# [PROBLEM STATEMENT]
Copy exactly the lines from the "What is the distance that separates the scattered" line to the end, both included, and nothing else.

(Excerpts from a spatial dataset)
+++++
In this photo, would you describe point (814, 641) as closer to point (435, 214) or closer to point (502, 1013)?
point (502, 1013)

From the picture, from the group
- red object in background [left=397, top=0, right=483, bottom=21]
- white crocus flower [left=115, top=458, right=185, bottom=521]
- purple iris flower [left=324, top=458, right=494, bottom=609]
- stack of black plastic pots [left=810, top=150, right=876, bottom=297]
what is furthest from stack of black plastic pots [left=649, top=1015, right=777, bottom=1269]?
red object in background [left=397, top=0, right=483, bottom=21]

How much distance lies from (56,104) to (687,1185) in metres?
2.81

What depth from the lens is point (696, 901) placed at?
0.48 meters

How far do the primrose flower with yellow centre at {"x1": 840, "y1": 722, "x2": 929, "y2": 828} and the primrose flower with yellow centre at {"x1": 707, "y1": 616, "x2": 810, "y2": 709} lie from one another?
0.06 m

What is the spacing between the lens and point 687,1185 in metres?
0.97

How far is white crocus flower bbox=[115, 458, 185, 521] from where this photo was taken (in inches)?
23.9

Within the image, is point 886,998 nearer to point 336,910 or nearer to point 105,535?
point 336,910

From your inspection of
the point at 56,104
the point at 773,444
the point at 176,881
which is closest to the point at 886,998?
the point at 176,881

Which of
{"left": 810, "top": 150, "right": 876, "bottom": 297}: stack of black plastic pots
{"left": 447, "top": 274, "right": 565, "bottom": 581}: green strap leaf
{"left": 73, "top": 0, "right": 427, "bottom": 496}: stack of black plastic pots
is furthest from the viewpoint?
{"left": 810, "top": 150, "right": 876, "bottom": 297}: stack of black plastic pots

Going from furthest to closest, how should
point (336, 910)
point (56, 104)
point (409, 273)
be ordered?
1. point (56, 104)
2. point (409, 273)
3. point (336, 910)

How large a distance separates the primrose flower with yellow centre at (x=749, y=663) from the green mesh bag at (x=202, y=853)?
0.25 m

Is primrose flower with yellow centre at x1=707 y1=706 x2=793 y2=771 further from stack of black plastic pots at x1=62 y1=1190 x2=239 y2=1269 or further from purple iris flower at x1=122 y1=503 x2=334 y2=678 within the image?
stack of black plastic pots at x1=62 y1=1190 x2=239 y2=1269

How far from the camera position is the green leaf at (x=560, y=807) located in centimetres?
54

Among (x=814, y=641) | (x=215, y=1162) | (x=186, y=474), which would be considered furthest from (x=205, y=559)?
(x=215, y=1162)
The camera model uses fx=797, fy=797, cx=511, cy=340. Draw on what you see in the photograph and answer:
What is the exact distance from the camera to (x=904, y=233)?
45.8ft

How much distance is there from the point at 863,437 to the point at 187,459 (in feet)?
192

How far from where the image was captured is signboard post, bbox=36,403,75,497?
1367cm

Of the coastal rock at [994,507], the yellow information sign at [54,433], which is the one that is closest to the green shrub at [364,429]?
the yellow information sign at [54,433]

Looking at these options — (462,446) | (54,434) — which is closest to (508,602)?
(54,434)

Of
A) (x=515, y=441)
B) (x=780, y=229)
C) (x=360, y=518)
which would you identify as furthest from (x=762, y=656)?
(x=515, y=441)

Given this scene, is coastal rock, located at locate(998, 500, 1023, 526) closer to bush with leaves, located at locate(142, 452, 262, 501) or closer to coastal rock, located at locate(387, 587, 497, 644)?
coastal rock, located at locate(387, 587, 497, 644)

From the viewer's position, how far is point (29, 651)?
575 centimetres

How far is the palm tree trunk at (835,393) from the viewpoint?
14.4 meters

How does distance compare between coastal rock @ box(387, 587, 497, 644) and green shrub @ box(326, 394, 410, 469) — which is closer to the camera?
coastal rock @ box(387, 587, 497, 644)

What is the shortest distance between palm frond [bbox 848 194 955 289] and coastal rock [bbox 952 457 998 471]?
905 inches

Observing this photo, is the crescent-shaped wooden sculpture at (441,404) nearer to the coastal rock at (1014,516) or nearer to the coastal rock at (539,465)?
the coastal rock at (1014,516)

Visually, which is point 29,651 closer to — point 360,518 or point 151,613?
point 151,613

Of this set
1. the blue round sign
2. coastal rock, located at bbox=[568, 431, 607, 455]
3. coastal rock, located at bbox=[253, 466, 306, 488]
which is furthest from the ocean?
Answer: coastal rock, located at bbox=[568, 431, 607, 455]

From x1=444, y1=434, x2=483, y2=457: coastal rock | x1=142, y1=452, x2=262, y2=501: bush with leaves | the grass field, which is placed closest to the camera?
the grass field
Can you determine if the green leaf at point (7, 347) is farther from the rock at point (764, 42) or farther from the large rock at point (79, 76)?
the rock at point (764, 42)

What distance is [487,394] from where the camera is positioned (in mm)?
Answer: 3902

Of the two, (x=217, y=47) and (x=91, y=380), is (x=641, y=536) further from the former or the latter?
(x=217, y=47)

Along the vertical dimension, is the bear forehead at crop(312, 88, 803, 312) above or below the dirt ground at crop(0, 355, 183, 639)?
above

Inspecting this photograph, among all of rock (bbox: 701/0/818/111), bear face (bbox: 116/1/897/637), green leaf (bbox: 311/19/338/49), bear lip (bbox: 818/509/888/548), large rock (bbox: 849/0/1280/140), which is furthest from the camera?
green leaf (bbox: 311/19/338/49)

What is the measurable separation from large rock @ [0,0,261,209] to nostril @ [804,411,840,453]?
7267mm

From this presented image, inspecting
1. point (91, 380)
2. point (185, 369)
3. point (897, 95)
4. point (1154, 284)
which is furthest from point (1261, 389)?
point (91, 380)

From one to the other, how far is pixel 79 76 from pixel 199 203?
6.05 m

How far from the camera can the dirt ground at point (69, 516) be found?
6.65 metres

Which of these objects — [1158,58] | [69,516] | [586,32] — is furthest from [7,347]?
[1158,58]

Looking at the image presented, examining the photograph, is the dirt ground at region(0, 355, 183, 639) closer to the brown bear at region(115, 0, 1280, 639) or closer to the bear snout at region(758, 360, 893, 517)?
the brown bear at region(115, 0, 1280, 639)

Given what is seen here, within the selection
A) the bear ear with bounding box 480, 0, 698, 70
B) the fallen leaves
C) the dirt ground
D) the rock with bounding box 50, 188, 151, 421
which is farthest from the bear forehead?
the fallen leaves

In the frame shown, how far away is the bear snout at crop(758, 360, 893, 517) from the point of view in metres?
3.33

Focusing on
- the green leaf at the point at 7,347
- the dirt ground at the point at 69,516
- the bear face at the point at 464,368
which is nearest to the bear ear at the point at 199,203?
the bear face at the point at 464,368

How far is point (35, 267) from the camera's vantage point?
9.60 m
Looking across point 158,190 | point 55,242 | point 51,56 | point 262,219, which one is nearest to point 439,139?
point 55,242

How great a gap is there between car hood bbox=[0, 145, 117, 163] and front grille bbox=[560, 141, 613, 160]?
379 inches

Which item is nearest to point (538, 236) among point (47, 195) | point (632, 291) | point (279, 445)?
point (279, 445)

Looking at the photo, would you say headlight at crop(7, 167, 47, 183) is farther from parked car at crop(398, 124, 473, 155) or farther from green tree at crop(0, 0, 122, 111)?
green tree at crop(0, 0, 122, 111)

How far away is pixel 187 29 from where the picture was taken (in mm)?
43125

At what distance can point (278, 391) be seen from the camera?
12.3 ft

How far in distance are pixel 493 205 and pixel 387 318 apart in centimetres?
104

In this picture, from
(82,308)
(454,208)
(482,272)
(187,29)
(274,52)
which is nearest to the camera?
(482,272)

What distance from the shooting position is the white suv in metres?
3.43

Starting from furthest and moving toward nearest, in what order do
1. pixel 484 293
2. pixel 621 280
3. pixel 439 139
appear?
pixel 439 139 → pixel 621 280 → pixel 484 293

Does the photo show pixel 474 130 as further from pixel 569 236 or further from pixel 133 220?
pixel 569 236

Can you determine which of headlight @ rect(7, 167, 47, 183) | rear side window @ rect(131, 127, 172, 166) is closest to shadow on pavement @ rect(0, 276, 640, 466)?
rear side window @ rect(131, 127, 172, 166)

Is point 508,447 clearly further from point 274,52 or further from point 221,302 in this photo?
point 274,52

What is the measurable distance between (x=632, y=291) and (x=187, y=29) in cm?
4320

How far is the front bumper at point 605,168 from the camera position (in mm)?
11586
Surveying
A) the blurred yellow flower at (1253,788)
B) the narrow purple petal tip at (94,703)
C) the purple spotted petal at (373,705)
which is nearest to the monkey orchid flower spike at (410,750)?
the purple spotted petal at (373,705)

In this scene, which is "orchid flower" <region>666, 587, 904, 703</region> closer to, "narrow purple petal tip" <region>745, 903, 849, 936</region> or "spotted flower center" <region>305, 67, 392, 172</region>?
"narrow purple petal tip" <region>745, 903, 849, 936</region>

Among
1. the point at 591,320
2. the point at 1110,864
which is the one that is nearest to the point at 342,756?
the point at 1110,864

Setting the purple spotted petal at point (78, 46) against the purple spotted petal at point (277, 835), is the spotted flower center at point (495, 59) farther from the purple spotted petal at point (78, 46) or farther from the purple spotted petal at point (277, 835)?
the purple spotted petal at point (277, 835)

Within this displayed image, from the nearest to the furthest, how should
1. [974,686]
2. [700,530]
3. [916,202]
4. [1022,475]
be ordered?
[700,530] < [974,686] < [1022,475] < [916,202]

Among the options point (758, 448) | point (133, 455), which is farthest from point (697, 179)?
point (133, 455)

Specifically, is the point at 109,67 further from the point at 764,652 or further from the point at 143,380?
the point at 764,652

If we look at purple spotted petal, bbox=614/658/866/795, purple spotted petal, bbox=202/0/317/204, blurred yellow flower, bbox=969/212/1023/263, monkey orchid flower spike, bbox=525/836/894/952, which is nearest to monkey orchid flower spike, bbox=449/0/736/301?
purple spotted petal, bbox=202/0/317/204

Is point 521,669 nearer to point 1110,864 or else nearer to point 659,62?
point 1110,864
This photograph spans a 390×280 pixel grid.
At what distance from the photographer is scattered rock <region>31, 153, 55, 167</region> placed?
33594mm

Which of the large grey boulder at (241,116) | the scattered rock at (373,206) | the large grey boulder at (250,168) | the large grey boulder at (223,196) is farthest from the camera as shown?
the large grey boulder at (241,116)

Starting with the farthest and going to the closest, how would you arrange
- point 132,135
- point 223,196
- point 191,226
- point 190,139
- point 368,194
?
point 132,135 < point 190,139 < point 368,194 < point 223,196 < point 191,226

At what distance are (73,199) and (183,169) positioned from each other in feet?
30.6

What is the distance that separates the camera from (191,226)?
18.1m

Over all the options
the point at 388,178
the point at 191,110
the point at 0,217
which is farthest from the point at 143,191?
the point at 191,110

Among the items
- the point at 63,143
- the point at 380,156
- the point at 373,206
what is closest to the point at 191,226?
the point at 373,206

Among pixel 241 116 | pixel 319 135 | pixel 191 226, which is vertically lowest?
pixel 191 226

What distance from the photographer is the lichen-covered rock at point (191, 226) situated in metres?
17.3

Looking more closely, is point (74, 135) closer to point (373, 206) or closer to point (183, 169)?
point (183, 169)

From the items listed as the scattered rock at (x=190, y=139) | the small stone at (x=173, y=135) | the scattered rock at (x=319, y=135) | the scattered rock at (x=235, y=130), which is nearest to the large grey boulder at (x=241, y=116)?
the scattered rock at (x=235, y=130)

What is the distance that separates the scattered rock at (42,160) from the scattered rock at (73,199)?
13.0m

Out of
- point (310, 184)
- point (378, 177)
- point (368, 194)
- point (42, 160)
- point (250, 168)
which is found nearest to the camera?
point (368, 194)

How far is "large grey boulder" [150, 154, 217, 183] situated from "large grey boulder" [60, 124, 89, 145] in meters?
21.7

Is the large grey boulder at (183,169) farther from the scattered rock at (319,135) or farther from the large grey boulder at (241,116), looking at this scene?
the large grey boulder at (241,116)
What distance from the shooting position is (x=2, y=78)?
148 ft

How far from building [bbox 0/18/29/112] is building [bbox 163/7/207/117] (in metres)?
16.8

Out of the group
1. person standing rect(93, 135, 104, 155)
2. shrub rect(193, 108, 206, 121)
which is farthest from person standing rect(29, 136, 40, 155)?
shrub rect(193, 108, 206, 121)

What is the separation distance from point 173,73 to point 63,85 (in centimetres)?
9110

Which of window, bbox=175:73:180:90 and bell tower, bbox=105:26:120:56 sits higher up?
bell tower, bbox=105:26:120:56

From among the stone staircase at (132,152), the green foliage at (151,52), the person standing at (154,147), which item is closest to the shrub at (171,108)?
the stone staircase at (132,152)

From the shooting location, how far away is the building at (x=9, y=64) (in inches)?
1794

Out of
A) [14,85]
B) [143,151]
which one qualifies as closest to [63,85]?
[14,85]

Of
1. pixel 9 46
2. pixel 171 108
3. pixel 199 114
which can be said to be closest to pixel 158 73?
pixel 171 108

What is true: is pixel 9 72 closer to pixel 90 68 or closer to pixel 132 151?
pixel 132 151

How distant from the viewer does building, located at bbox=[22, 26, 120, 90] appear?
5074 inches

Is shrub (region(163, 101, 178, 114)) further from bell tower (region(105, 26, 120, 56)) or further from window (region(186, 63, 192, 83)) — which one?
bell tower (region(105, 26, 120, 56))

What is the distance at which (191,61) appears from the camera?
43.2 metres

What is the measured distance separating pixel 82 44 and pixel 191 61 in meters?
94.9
+++++
# [CORRECT RESPONSE]
What is the distance that separates the scattered rock at (42,160) from the scattered rock at (73,199)?
13.0m

Out of
- point (310, 184)
- point (378, 177)
- point (368, 194)
- point (42, 160)
- point (250, 168)
which is found nearest to the camera?
point (368, 194)

How far is "large grey boulder" [150, 154, 217, 183] situated from "large grey boulder" [60, 124, 89, 145] in meters?
21.7

Is the large grey boulder at (183,169) farther from the scattered rock at (319,135) or farther from the large grey boulder at (241,116), looking at this scene?
the large grey boulder at (241,116)
What distance from the shooting position is (x=2, y=78)?
148 ft

How far from building [bbox 0/18/29/112] is building [bbox 163/7/207/117] (in metres)?
16.8

Out of the group
1. person standing rect(93, 135, 104, 155)
2. shrub rect(193, 108, 206, 121)
which is farthest from person standing rect(29, 136, 40, 155)?
shrub rect(193, 108, 206, 121)

What is the separation distance from point 173,73 to point 63,85 (in centimetres)?
9110

Which of window, bbox=175:73:180:90 and bell tower, bbox=105:26:120:56 sits higher up?
bell tower, bbox=105:26:120:56

From among the stone staircase at (132,152), the green foliage at (151,52), the person standing at (154,147), which item is closest to the shrub at (171,108)?
the stone staircase at (132,152)

From the shooting location, how far away is the building at (x=9, y=64) (in inches)?
1794

Out of
A) [14,85]
B) [143,151]
which one qualifies as closest to [63,85]?
[14,85]

Of
1. pixel 9 46
2. pixel 171 108
3. pixel 199 114
which can be said to be closest to pixel 158 73?
pixel 171 108

What is true: is pixel 9 72 closer to pixel 90 68 or closer to pixel 132 151?
pixel 132 151

How distant from the viewer does building, located at bbox=[22, 26, 120, 90] appear?
5074 inches

Is shrub (region(163, 101, 178, 114)) further from bell tower (region(105, 26, 120, 56)) or further from window (region(186, 63, 192, 83)) — which one?
bell tower (region(105, 26, 120, 56))

What is the distance at which (191,61) appears from the camera?
43.2 metres

What is the measured distance separating pixel 82 44 and pixel 191 61 in meters?
94.9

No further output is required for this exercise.